WHAT THE EXERCISE ASKS: Please copy out, from the entries below, each line that contains the word "point".

--- Start SOURCE DATA ---

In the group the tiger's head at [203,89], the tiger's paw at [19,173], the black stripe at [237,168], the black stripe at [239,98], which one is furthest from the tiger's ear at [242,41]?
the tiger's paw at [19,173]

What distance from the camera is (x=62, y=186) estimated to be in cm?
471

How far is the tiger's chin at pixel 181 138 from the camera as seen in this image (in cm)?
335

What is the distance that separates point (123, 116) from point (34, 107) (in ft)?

--- End SOURCE DATA ---
--- Start SOURCE DATA ---

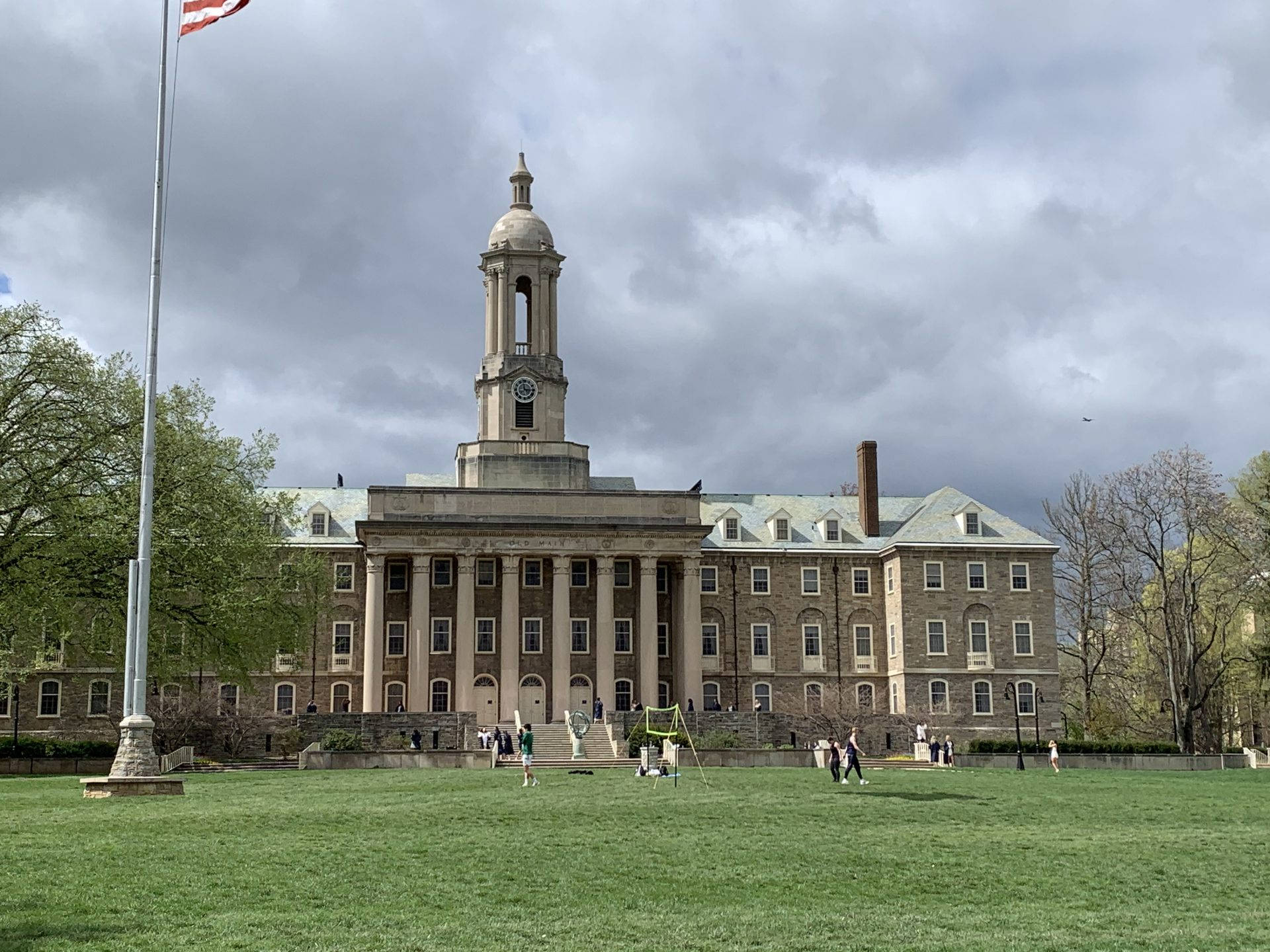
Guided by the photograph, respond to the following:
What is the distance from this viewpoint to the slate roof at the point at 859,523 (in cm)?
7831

--- End SOURCE DATA ---

FINISHED TASK:
What is the distance that separates point (123, 116) from point (34, 107) (in ft)?
What is the distance from this viewpoint to the slate roof at the point at 859,523 (in cm)?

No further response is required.